Information shown —
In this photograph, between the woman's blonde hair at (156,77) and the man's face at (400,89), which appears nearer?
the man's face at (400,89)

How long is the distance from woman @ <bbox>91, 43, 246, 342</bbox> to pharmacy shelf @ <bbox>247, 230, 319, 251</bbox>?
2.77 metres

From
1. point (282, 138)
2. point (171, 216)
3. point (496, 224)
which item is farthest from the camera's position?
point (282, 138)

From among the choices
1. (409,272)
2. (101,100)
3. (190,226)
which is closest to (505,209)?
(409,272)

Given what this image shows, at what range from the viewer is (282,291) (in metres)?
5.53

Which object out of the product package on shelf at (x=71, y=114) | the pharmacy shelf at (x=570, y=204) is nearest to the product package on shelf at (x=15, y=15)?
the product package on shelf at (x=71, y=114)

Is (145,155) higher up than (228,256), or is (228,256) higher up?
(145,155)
==
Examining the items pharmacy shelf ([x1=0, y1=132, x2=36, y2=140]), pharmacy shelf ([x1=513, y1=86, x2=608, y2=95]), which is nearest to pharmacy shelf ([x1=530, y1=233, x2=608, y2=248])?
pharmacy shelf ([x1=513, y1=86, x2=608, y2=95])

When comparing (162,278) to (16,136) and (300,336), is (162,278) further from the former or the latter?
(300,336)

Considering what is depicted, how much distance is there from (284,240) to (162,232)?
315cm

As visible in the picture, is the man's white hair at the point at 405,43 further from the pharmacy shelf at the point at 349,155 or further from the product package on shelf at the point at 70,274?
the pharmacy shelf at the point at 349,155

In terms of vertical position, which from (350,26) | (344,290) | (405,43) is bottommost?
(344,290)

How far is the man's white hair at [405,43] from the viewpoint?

What is asked — Copy the items from the line containing "Considering what is" down through the line containing "How far is the", both ends included.

Reply to the exercise —
Considering what is depicted, how much distance is there from (284,240) to (162,232)?
315cm

As visible in the picture, is the man's white hair at the point at 405,43 further from the pharmacy shelf at the point at 349,155 or further from the product package on shelf at the point at 70,274?
the pharmacy shelf at the point at 349,155

In terms of vertical position, which from (350,26) | (344,290) | (405,43) is bottommost?
(344,290)

How far is the man's white hair at [405,43] from the viewpoint?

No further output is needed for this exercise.